## GIVEN EXERCISE
Rewrite the records below, switching every "drainpipe" to "downspout" and leaving everything else unchanged. Leave the pictures out of your answer.

## INPUT DATA
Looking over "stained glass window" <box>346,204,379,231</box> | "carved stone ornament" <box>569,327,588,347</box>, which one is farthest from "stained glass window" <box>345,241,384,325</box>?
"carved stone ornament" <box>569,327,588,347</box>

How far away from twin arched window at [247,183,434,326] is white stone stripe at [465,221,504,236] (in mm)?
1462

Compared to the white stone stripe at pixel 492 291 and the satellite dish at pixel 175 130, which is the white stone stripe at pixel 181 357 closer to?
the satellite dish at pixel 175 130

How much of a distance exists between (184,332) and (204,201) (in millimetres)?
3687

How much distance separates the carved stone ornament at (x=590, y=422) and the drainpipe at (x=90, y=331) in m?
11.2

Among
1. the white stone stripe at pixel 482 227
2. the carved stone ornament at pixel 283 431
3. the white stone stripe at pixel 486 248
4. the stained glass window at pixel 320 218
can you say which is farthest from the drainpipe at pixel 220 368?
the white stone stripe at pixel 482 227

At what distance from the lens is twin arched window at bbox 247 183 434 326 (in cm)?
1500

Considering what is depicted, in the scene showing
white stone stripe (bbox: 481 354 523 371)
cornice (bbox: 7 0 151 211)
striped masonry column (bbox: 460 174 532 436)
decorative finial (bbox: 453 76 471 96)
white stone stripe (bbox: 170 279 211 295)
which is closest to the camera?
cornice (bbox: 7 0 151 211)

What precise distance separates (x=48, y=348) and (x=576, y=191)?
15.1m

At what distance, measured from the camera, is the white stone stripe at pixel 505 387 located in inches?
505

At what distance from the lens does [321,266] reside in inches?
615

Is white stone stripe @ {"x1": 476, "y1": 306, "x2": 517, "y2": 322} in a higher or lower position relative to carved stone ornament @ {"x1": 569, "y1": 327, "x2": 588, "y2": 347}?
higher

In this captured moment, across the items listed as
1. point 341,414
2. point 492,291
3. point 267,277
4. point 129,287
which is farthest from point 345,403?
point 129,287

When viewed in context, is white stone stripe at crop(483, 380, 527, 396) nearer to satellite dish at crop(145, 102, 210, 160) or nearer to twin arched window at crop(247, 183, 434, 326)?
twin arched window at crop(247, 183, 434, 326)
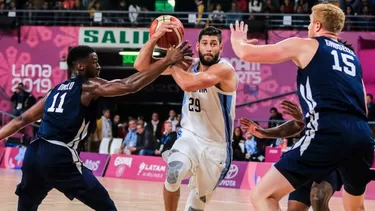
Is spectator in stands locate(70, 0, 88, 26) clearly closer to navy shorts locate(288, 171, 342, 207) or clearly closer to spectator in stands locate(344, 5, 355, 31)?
spectator in stands locate(344, 5, 355, 31)

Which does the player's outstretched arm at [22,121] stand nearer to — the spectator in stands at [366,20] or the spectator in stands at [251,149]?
the spectator in stands at [251,149]

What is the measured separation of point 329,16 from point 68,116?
250cm

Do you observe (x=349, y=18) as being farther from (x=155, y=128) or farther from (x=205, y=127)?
(x=205, y=127)

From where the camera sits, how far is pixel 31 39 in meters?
25.0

## RESPONSE TO THE TASK
Looking over "stained glass window" <box>346,204,379,231</box> | "carved stone ornament" <box>569,327,588,347</box>, which one is farthest from "stained glass window" <box>345,241,384,325</box>?
"carved stone ornament" <box>569,327,588,347</box>

How far away from twin arched window at [247,183,434,326] is white stone stripe at [465,221,504,236] (in mm)?
1462

Compared to the white stone stripe at pixel 492 291 and the satellite dish at pixel 175 130, which is the white stone stripe at pixel 181 357 closer to?
the satellite dish at pixel 175 130

How much of a distance exists between (184,332) and (204,201) (in millimetres)?
3687

How much distance separates the carved stone ornament at (x=590, y=422) and the downspout at (x=90, y=331) in m?
11.2

Among
1. the white stone stripe at pixel 482 227
2. the carved stone ornament at pixel 283 431
3. the white stone stripe at pixel 486 248
4. the stained glass window at pixel 320 218
can you say which is farthest from the downspout at pixel 220 368?
the white stone stripe at pixel 482 227

At what distance from the lens is twin arched window at bbox 247 183 434 326 (in cm)?
1500

Considering what is depicted, in the scene showing
white stone stripe (bbox: 481 354 523 371)
cornice (bbox: 7 0 151 211)
striped masonry column (bbox: 460 174 532 436)
decorative finial (bbox: 453 76 471 96)
white stone stripe (bbox: 170 279 211 295)
which is closest to the camera?
cornice (bbox: 7 0 151 211)

What precise distance separates (x=48, y=348) and (x=576, y=191)?
15.1m

At what distance, measured from the camera, is the white stone stripe at pixel 505 387 located in inches?
505

At what distance from the lens does [321,266] reside in inches?
615

Is white stone stripe @ {"x1": 476, "y1": 306, "x2": 517, "y2": 322} in a higher or lower position relative to carved stone ornament @ {"x1": 569, "y1": 327, "x2": 588, "y2": 347}?
higher

In this captured moment, across the items listed as
1. point 341,414
2. point 492,291
3. point 267,277
4. point 129,287
which is farthest from point 345,403?
point 129,287

When viewed in context, is white stone stripe at crop(483, 380, 527, 396) nearer to satellite dish at crop(145, 102, 210, 160) or nearer to twin arched window at crop(247, 183, 434, 326)?
twin arched window at crop(247, 183, 434, 326)
Is spectator in stands locate(70, 0, 88, 26) clearly closer to navy shorts locate(288, 171, 342, 207) or clearly closer to spectator in stands locate(344, 5, 355, 31)?
spectator in stands locate(344, 5, 355, 31)

Which does the player's outstretched arm at [22,121] stand nearer to — the spectator in stands at [366,20] or the spectator in stands at [251,149]?
the spectator in stands at [251,149]

What is the measured separation of point 329,16 from point 68,116?
250cm

Do you observe (x=349, y=18) as being farther from (x=155, y=128) or farther from (x=205, y=127)?
(x=205, y=127)

From where the camera sits, how far is pixel 31 39 in meters?
25.0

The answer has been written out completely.